(Requirements) Please quote the stretch of the listing from the line that contains "Which of the choices" through the end of the listing, reproducing each line without change.

## start Supplied data

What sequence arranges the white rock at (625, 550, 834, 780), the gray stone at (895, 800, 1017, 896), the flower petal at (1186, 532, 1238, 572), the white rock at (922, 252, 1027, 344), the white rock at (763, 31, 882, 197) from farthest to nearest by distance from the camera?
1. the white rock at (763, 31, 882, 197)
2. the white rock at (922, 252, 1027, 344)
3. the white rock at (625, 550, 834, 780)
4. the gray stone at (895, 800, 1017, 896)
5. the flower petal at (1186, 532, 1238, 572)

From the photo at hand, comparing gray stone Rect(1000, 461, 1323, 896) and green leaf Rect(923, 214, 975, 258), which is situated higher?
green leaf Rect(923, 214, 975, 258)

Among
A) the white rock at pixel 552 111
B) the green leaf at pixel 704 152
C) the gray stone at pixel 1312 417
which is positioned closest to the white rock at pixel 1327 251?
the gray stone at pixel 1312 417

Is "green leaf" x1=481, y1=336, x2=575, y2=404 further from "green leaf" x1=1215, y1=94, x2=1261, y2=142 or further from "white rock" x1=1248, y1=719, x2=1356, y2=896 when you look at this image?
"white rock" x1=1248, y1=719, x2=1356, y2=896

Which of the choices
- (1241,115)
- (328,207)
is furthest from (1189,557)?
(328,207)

## end Supplied data

(Answer to the problem)
Which of the choices
- (1241,115)
- (328,207)
is furthest from (1189,557)?
(328,207)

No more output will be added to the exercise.